* **DIRECTIONS**
Please find every line of the listing below where "versus" occurs and copy it.
════════════════════
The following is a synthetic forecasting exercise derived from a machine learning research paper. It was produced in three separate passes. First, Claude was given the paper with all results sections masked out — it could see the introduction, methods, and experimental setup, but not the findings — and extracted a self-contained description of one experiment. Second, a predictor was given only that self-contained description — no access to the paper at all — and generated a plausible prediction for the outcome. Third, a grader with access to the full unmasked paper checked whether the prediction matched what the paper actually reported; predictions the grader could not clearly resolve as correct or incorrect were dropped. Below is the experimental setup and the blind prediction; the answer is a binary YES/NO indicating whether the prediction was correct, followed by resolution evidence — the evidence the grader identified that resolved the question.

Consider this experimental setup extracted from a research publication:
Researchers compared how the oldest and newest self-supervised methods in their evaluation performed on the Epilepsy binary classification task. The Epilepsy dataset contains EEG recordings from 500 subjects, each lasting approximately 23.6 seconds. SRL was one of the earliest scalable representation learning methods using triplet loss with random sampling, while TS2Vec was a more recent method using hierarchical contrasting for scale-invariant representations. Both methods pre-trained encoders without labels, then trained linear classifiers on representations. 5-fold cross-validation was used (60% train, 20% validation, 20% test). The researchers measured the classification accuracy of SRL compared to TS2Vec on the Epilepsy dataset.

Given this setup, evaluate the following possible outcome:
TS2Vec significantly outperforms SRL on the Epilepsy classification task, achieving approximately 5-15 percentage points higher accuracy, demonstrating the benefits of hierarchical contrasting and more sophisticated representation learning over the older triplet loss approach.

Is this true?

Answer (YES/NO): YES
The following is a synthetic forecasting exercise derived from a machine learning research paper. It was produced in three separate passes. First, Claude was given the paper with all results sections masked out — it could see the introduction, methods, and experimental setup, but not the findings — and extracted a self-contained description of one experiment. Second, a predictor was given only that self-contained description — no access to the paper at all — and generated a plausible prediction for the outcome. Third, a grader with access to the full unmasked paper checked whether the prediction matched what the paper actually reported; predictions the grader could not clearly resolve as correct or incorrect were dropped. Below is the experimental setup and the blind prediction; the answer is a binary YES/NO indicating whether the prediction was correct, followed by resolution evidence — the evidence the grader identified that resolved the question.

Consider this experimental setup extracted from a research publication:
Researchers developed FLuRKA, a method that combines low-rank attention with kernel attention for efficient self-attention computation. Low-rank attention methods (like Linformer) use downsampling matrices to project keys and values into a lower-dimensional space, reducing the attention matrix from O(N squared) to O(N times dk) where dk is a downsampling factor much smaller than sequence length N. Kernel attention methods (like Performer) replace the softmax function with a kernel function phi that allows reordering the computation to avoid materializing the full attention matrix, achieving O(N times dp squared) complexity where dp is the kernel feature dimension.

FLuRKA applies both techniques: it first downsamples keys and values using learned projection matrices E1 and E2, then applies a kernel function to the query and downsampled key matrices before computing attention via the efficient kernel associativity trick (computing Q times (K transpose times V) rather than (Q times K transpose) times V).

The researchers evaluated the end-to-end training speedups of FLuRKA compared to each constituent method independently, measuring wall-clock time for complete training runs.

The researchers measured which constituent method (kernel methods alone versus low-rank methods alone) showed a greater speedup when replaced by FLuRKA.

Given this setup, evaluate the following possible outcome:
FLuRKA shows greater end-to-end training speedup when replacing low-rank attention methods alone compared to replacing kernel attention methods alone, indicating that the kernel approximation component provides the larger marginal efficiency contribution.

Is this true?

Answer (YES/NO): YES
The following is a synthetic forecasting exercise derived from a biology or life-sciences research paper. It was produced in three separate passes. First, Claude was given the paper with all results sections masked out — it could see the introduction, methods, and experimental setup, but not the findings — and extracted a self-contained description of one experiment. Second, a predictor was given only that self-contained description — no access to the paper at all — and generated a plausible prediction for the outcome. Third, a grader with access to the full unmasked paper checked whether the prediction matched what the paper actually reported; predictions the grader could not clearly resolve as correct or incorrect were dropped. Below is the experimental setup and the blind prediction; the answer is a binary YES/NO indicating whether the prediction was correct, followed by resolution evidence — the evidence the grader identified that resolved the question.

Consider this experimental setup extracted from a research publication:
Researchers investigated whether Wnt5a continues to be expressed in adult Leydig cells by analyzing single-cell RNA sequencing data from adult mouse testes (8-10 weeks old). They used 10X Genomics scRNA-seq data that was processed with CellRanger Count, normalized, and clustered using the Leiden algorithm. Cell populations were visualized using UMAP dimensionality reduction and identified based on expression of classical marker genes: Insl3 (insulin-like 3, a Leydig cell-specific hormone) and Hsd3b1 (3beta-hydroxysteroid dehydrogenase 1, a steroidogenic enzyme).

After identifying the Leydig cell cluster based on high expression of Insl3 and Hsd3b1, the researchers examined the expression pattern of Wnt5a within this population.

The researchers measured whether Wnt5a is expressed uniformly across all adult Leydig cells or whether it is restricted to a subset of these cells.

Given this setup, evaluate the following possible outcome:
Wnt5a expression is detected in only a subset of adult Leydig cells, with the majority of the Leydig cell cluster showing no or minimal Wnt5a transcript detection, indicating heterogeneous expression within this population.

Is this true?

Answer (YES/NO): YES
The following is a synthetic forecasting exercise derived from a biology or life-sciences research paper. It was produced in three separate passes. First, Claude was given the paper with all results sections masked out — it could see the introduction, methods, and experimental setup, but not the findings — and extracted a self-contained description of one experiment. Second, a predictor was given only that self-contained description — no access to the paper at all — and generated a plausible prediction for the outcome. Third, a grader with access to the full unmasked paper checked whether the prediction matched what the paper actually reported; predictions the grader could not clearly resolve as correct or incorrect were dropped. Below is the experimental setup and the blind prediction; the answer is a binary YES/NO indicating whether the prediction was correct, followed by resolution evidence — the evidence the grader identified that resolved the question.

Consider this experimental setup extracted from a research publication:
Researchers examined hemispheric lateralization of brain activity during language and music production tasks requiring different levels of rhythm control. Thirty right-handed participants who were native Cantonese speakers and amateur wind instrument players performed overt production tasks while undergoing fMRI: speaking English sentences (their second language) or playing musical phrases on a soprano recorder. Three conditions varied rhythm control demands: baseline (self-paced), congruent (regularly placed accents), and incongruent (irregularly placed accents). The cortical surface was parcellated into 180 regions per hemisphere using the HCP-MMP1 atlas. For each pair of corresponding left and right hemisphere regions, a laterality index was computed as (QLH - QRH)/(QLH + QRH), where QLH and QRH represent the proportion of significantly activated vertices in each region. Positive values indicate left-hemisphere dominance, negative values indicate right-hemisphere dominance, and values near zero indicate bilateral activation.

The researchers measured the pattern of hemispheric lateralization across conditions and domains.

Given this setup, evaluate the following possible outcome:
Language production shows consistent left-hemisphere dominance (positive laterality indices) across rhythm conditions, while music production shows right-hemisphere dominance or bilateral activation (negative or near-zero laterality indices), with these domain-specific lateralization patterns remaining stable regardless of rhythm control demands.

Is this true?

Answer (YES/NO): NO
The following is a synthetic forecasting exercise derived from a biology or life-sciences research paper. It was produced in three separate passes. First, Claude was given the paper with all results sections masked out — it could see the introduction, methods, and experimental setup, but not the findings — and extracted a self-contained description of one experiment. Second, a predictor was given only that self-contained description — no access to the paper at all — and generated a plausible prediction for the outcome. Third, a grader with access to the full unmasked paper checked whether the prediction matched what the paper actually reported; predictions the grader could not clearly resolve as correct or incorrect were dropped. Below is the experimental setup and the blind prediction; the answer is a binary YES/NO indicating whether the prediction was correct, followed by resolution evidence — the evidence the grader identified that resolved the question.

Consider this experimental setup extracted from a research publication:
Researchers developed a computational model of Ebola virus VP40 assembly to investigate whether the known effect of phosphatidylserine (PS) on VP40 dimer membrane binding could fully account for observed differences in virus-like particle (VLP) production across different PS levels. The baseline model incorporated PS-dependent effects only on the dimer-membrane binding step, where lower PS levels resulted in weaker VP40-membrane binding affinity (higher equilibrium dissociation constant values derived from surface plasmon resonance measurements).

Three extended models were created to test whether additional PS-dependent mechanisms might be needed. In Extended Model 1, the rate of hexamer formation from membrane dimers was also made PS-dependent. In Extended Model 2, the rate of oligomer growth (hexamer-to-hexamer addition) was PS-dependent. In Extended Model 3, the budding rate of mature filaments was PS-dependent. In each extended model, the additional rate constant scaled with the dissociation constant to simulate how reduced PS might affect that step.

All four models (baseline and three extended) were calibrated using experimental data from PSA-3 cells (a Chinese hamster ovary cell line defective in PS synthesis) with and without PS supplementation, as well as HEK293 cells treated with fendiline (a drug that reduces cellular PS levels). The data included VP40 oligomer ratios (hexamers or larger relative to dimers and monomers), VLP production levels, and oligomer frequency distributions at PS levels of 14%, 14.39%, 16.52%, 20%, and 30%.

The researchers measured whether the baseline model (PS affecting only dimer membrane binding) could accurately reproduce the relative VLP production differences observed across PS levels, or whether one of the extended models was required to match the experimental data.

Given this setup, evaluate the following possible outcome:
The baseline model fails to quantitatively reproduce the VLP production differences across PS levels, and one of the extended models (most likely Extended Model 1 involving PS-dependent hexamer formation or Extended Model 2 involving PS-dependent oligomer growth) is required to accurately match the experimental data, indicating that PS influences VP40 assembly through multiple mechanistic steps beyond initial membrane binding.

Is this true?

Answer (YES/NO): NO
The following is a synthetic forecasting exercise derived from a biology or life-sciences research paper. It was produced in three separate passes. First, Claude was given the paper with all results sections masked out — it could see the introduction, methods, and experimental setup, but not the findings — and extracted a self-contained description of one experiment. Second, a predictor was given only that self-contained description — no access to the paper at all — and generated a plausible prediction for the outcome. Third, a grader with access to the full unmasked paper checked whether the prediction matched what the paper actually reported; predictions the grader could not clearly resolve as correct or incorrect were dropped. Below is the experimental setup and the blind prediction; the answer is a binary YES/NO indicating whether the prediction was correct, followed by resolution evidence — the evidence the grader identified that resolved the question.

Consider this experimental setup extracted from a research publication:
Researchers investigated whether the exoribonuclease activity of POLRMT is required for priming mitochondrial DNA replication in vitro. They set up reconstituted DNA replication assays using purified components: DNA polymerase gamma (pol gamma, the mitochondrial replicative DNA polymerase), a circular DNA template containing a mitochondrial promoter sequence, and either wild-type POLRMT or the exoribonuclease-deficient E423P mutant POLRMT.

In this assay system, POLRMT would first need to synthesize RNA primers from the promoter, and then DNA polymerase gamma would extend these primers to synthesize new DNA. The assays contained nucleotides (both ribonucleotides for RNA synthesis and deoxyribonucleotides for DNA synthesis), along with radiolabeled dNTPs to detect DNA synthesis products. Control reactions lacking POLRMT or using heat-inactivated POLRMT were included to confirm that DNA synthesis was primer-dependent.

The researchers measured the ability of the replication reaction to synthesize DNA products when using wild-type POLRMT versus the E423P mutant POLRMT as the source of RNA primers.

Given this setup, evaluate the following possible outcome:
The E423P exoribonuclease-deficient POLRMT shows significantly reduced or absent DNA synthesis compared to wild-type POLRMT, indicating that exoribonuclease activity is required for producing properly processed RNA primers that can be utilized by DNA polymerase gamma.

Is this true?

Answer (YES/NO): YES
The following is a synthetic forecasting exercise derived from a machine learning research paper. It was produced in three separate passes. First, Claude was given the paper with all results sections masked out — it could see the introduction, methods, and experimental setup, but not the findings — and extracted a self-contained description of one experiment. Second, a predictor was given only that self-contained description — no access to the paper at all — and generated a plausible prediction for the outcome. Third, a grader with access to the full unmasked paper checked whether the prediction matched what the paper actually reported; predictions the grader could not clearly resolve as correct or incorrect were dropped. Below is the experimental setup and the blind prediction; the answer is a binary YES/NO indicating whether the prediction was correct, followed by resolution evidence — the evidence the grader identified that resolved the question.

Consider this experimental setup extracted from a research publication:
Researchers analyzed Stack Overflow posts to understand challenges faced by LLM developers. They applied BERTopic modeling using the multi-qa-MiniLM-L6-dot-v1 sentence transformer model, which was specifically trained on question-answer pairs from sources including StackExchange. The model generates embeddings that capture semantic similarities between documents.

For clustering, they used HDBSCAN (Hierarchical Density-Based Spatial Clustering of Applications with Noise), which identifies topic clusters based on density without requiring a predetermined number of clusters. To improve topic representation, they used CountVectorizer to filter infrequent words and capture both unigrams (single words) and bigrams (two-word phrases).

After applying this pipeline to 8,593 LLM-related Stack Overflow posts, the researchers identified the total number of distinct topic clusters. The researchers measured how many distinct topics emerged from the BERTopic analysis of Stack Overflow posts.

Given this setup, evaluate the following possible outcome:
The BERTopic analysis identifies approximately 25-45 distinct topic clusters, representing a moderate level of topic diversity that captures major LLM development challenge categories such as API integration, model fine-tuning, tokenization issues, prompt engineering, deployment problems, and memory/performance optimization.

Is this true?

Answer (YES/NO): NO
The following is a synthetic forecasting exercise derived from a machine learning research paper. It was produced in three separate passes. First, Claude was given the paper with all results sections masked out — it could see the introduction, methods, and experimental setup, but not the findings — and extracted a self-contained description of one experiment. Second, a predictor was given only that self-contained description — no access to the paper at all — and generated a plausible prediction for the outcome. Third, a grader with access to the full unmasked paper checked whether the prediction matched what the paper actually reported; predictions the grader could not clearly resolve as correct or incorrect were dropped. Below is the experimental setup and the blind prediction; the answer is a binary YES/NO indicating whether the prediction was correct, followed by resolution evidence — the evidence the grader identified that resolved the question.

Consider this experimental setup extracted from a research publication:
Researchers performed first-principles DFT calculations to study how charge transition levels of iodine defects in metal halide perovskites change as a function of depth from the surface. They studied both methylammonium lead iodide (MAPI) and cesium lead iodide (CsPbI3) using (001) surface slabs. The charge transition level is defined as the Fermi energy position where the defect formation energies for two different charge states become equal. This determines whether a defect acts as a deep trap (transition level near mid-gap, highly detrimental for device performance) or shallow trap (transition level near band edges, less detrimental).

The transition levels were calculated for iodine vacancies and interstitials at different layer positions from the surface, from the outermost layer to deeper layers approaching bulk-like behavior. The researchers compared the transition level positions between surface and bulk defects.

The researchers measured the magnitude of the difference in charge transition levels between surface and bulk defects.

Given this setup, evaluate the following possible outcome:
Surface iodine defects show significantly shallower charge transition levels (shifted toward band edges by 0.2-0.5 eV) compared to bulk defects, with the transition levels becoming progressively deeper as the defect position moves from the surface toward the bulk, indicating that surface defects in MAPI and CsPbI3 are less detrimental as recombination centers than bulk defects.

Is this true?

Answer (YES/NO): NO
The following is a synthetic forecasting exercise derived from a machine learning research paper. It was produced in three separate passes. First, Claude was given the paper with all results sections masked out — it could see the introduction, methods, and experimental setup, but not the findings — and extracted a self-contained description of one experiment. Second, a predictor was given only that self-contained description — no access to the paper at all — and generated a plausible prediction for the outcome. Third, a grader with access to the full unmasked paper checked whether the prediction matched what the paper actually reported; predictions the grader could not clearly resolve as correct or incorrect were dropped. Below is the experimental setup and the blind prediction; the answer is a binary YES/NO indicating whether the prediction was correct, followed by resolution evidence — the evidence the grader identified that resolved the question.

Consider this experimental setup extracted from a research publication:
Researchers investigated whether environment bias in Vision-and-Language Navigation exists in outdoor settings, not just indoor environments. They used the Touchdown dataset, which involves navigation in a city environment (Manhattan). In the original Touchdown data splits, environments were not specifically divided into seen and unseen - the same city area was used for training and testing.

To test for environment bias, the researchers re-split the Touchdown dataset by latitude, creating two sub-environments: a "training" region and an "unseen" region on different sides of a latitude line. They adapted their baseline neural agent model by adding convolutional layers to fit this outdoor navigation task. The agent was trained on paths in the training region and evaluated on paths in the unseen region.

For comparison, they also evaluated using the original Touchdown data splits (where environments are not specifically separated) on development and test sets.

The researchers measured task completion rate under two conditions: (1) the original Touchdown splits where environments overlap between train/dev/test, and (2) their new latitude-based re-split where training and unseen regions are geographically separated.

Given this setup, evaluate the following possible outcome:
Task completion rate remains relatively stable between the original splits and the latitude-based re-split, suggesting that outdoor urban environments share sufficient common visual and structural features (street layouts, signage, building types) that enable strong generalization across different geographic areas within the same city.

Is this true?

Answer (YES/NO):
════════════════════
* **EXERCISE OUTPUT**
The researchers measured which constituent method (kernel methods alone versus low-rank methods alone) showed a greater speedup when replaced by FLuRKA.
The researchers measured the ability of the replication reaction to synthesize DNA products when using wild-type POLRMT versus the E423P mutant POLRMT as the source of RNA primers.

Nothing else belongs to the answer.